I am unable to publish and receive events

Have you installed an Dapr Message Bus in your cluster?

To check, use kubectl get a list of components:

kubectl get components

If there isn’t a pub/sub component, it means you need to set one up. Visit here for more details.

If everything is set up correctly, make sure you got the credentials right. Search the Dapr runtime logs and look for any pub/sub errors:

kubectl logs <name-of-pod> daprd

I’m getting 500 Error responses when calling Dapr

This means there are some internal issue inside the Dapr runtime. To diagnose, view the logs of the sidecar:

kubectl logs <name-of-pod> daprd

I’m getting 404 Not Found responses when calling Dapr

This means you’re trying to call an Dapr API endpoint that either doesn’t exist or the URL is malformed. Look at the Dapr API reference here and make sure you’re calling the right endpoint.

I don’t see any incoming events or calls from other services

Have you specified the port your app is listening on? In Kubernetes, make sure the dapr.io/app-port annotation is specified:

annotations:
  dapr.io/enabled: "true"
  dapr.io/app-id: "nodeapp"
  dapr.io/app-port: "3000"

If using Dapr Standalone and the Dapr CLI, make sure you pass the --app-port flag to the dapr run command.

My Dapr-enabled app isn’t behaving correctly

The first thing to do is inspect the HTTP error code returned from the Dapr API, if any. If you still can’t find the issue, try enabling debug log levels for the Dapr runtime. See here how to do so.

You might also want to look at error logs from your own process. If running on Kubernetes, find the pod containing your app, and execute the following:

kubectl logs <pod-name> <name-of-your-container>

If running in Standalone mode, you should see the stderr and stdout outputs from your app displayed in the main console session.

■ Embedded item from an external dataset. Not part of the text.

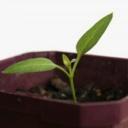 Rostliny a jejich přesazování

I’m getting timeout/connection errors when running Actors locally

Each Dapr instance reports it’s host address to the placement service. The placement service then distributes a table of nodes and their addresses to all Dapr instances. If that host address is unreachable, you are likely to encounter socket timeout errors or other variants of failing request errors.

Unless the host name has been specified by setting an environment variable named DAPR_HOST_IP to a reachable, pingable address, Dapr will loop over the network interfaces and select the first non-loopback address it finds.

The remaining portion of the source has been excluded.